METRO CROWD, Planning

METRO CROWD, Planning
Il trasporto pubblico costituisce un punto di vista privilegiato da cui osservare splendori e miserie di una città, offre spesso siparietti impagabili e, altrettanto di frequente, scene di uno squallore indicibile (vedi le testimonianze video di becero razzismo che circolano in rete, molte delle quali filmate proprio sui mezzi pubblici): uno specchio fedele di tic e nevrosi di una comunità, così mi apparivano i mezzi pubblici quando, a metà degli anni Novanta, da giovane e sprovveduto studente di provincia mi accingevo a districarmi fra il caos di quella metropoli splendida e complicata che è Roma.

I Metro Crowd, compagine di inveterati teppisti dello strumento sbucati dal sottosuolo di Roma Est, si rifanno per l’appunto alla melassa umana che trabocca quotidianamente dai mezzi pubblici, un estenuante blob di carne e sudore che sversa ogni giorno per le strade della Capitale e giù fino alle sue viscere, e bisogna dire che stavolta, ancor più rispetto al recente passato, danno l’impressione di aver centrato il tema. Andando a rispolverare le recensioni che abbiamo fatto dei due precedenti lavori (in sostanza lo stesso lp proposto in un secondo tempo con alcune appendici) mi sono accorto che entrambi gli scritti chiosavano con una forte curiosità per gli ulteriori sviluppi di un progetto che ha il pregio di suonare familiare ma non “già sentito”, come se i quattro si fossero da subito premurati sì di salire sulle spalle dei giganti, salvo poi pisciar loro in testa e mandare in vacca il tutto. Se allora ho parlato di Fall e fatto un generico riferimento alla No Wave newyorchese, questa volta mi sento di avvicinare il nome dei Metro Crowd, per sonorità ma ancor di più per atmosfere, alla San Francisco post-punk di Chrome, Factrix e, perché no, dei primi Tuxedomoon.
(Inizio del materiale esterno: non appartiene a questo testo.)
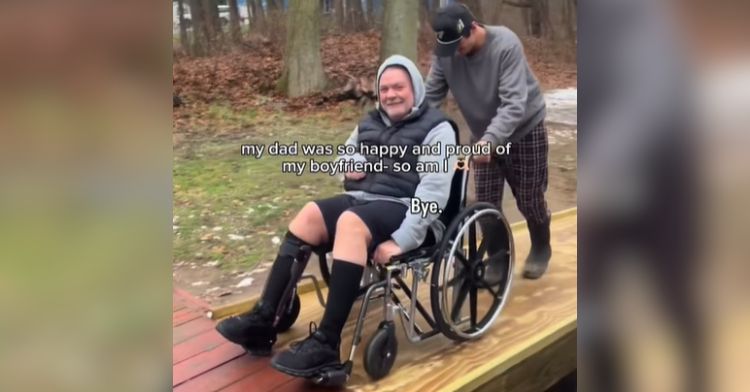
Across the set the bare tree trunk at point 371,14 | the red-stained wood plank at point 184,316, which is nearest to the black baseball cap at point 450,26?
the bare tree trunk at point 371,14

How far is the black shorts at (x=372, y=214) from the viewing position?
132 centimetres

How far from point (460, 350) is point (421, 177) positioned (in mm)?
390

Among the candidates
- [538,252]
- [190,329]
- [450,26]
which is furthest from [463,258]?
[190,329]

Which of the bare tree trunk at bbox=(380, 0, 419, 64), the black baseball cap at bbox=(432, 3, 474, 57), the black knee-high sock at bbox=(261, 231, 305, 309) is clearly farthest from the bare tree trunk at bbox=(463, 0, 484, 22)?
the black knee-high sock at bbox=(261, 231, 305, 309)

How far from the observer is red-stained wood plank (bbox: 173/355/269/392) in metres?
1.33

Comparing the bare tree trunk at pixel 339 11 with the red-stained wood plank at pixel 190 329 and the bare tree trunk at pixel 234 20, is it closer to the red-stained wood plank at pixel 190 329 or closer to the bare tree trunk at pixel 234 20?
the bare tree trunk at pixel 234 20

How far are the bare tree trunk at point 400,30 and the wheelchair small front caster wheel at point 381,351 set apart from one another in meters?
0.57

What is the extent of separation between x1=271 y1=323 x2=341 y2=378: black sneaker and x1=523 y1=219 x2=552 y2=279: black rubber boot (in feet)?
1.62

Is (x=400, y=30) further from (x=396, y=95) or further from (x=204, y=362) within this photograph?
(x=204, y=362)

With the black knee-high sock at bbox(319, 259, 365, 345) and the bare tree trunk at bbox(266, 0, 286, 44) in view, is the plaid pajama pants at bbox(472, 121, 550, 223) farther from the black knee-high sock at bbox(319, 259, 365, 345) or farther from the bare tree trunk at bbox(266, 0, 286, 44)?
the bare tree trunk at bbox(266, 0, 286, 44)

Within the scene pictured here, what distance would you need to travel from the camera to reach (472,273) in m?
1.42

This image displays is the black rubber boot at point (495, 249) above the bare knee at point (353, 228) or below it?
below
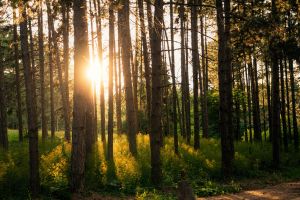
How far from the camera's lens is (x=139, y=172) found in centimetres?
1342

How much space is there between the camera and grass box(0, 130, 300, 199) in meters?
11.7

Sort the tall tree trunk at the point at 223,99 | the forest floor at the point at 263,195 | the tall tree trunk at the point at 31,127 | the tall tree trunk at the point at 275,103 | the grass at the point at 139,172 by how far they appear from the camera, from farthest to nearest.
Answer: the tall tree trunk at the point at 275,103
the tall tree trunk at the point at 223,99
the grass at the point at 139,172
the forest floor at the point at 263,195
the tall tree trunk at the point at 31,127

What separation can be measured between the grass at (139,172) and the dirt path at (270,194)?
0.67 metres

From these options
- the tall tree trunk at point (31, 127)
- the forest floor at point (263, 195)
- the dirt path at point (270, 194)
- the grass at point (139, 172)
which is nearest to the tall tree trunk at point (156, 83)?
the grass at point (139, 172)

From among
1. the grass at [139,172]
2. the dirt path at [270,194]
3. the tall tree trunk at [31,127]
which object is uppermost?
the tall tree trunk at [31,127]

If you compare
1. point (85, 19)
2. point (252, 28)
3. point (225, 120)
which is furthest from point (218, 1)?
point (85, 19)

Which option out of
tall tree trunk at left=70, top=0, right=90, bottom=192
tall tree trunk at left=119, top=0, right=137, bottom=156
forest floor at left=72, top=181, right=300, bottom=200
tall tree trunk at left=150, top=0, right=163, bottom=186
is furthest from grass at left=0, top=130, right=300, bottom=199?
tall tree trunk at left=150, top=0, right=163, bottom=186

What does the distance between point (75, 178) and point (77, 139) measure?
116cm

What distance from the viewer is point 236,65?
98.8 ft

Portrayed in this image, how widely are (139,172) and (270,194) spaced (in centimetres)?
442

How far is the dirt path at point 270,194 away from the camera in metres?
11.7

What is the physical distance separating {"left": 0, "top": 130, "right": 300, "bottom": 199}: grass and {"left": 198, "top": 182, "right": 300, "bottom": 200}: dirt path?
0.67m

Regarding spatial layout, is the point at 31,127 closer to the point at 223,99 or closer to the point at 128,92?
the point at 128,92

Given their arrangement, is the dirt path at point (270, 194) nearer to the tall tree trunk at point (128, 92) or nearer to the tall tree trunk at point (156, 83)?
the tall tree trunk at point (156, 83)
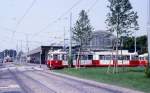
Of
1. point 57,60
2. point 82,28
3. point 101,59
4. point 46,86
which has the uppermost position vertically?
point 82,28

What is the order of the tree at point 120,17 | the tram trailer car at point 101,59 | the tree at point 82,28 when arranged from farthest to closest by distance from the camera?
the tram trailer car at point 101,59, the tree at point 82,28, the tree at point 120,17

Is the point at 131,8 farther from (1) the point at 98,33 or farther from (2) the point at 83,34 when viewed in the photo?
(1) the point at 98,33

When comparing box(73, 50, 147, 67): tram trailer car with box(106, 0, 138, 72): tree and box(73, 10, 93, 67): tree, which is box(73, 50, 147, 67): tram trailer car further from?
box(106, 0, 138, 72): tree

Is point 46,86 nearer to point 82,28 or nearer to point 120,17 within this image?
point 120,17

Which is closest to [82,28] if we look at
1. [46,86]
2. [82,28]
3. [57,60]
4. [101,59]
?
[82,28]

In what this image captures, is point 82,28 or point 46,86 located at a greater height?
point 82,28

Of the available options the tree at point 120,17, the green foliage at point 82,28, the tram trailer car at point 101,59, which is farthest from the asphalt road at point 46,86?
the tram trailer car at point 101,59

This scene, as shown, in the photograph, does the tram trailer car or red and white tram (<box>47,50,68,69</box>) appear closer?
red and white tram (<box>47,50,68,69</box>)

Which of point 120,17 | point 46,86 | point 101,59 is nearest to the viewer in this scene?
point 46,86

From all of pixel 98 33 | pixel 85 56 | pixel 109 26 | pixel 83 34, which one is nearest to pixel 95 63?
pixel 85 56

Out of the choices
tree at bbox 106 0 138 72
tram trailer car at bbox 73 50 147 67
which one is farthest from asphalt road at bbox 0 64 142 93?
A: tram trailer car at bbox 73 50 147 67

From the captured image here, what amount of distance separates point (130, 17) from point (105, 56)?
33.9 meters

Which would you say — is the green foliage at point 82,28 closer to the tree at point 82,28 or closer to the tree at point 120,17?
the tree at point 82,28

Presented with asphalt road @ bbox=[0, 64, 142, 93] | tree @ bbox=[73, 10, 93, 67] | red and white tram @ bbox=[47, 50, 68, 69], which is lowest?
asphalt road @ bbox=[0, 64, 142, 93]
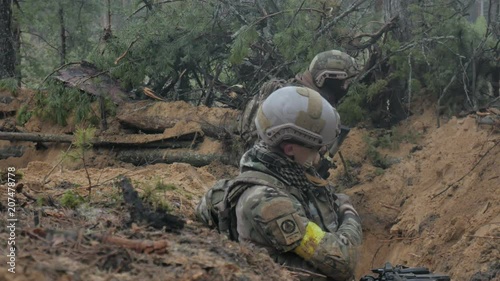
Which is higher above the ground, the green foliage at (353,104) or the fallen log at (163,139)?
the green foliage at (353,104)

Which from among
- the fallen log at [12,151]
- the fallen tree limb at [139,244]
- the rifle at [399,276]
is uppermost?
the fallen tree limb at [139,244]

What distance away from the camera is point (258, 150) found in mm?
4340

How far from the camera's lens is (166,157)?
1022cm

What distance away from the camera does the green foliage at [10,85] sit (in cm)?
1211

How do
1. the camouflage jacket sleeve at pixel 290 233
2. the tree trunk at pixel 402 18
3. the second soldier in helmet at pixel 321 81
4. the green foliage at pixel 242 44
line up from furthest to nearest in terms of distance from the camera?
1. the tree trunk at pixel 402 18
2. the green foliage at pixel 242 44
3. the second soldier in helmet at pixel 321 81
4. the camouflage jacket sleeve at pixel 290 233

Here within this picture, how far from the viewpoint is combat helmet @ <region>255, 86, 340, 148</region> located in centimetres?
417

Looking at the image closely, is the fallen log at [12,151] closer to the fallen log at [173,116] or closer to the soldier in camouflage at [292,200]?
the fallen log at [173,116]

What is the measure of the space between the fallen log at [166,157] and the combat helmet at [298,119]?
5790 mm

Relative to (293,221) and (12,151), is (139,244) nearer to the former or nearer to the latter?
(293,221)

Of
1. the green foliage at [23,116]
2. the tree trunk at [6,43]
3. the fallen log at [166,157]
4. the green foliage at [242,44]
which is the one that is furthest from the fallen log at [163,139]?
the tree trunk at [6,43]

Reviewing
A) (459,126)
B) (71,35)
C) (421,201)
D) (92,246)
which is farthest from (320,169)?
(71,35)

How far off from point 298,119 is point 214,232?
0.76 meters

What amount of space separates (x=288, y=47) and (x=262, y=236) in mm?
6326

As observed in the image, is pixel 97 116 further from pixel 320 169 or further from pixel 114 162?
pixel 320 169
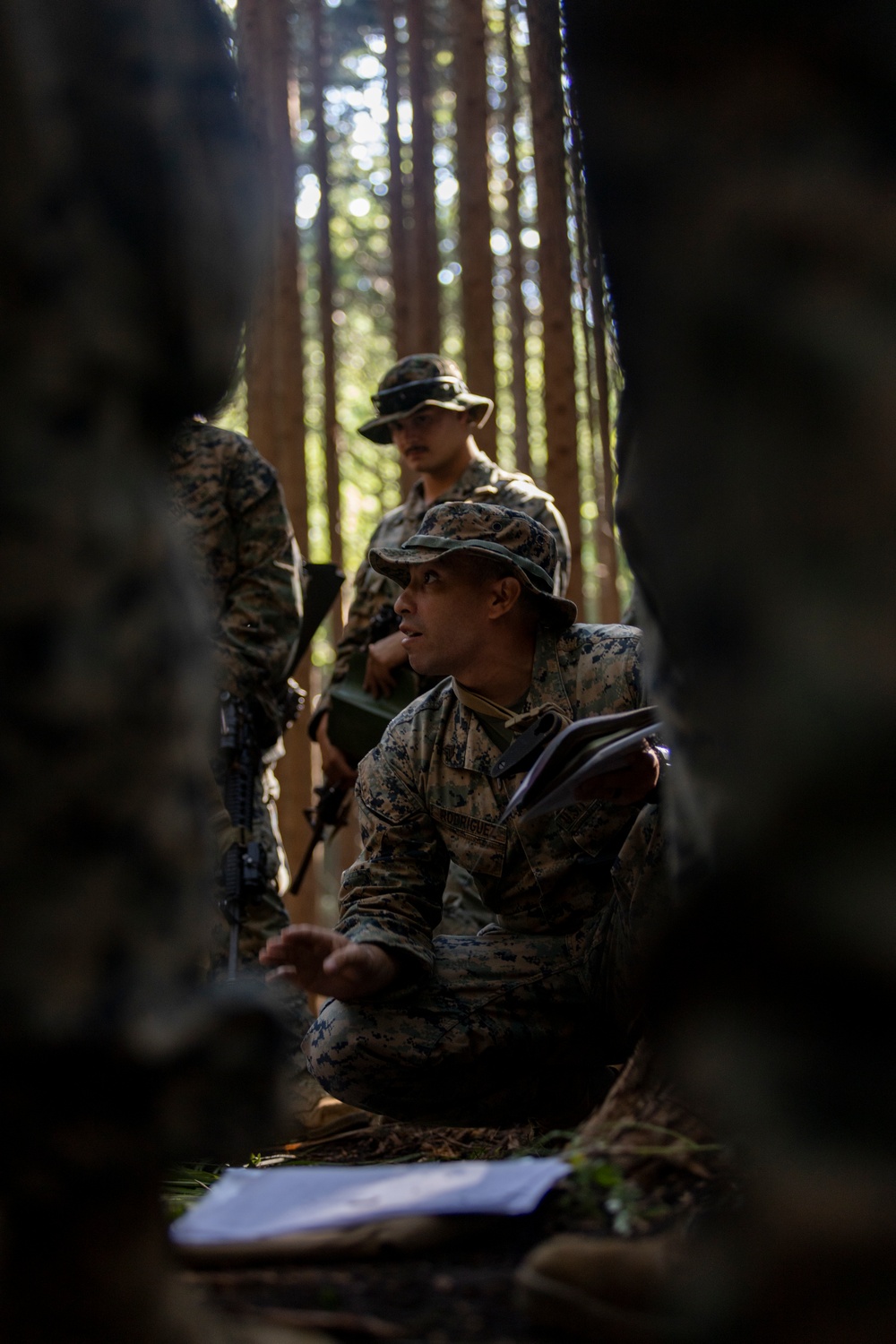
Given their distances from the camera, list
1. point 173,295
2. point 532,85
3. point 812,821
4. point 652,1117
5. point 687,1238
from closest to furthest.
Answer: point 812,821, point 173,295, point 687,1238, point 652,1117, point 532,85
Nelle nove tracce che compongono il disco, nove spaccati di sofferenza urbana, si ha la percezione dello sferragliare incessante delle rotaie, un filo comune che parte dallo pseudodub obnubilato di “Gas In A Wagon” e arriva fino a “L-Fields”, che conclude il disco con l’inserto noise approntato da Toni Cutrone in versione Mai Mai Mai. Nel mezzo ci troviamo tanta zozzeria, malessere urlato o biascicato, le chitarre che vaneggiano sballottate dal basso (“Infrared Sauna”), vengono lasciate a soffriggere (“Travel Care”) oppure – un po’ dappertutto – sono impestate di flanger. Il livello di disagio percepito è alto lungo tutto il disco: il vero capolavoro rimane però l’angosciosa “A.C. Quarantine”, incubo sudato e appiccicoso che simula il lento cavitare di una ventola malandata. Questa è la roba che vorremmo sentire in filodiffusione in tutte le stazioni della metro.